Not that the Portrait Gallery wasn’t well on its way to an image makeover in 2006, when it reopened in the revamped Old Patent Office Building at a buzzing intersection of Penn Quarter, away from the Mall’s tourist trail. Last year, it staged the provocative exhibition “ Portraiture Now: Asian American Portraits of Encounter”in the wake of the oft-cited controversial “Hide/Seek: Difference and Desire in American Portraiture,” which became a national controversy after a video depicting ants crawling on a crucifix was removed due to complaints from Catholic groups and members of Congress.
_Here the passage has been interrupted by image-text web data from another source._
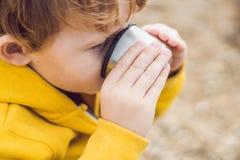 Porträt des entzückenden netten stillstehenden und trinkenden Tees des Jungen von einem Th Lizenzfreies Stockfoto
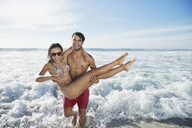 Enthusiastic man carrying woman on beach - CAIF03545
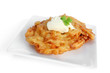 Potato pancake or latke, with sour cream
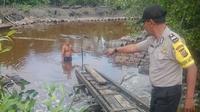 Dua korban penyerangan buaya di sungai dan lokasi korban diserang buaya. Foto: (M Syukur/Liputan6.com)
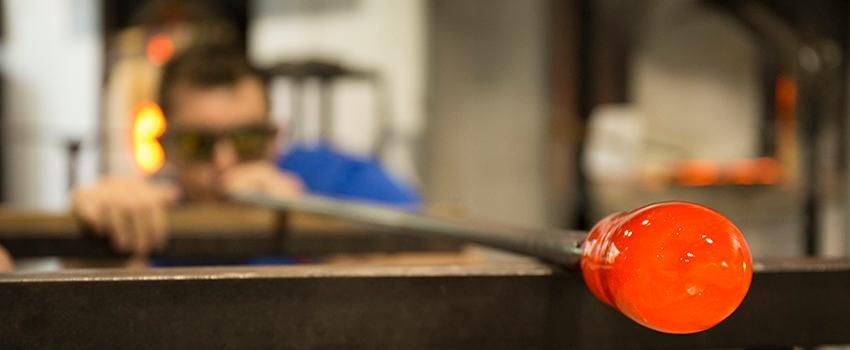 Student working in glass blowing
In a time when galleries are hankering for exhibitions that feel fresh, disruptive or innovative — to use digital lingo — a gallery that specializes in history and portraiture faces an uphill battle in attracting visitors committed to the avant-garde. Like museums or performing arts centers that cater to general audiences, the Portrait Gallery must simultaneously appease those who prize tradition, as it did with the recent “1812: A Nation Emerges,” while appealing to those enigmatic millennials with iPads in their hands, as it will do in 2014 with “American Cool,” an exploration of the term and its origins.
The National Portrait Gallery staff is confident that Sajet can broaden its reach and find the delicate balance between old and new.
“She struck everybody as the candidate who should get the job right away,” said David Ward, a historian at the Portrait Gallery who was part of the committee that chose Sajet. “Charisma is a word that Washington throws around too freely, but she had a lively, energetic presence that is really striking.”
“She seems to be a strong leader,” said Dorothy Moss, curator of painting and sculpture. “She has a strong vision for the Portrait Gallery regarding issues of cultural hybridity and identity.”
That’s museumspeak for understanding changing demographics and the challenges galleries face, particularly those museums that may seem fuddy-duddy at first blush. “We’re not your grandfather’s Portrait Gallery with Chippendale’s furniture and dusty portraits,” Ward added. “Kim Sajet will amplify that.”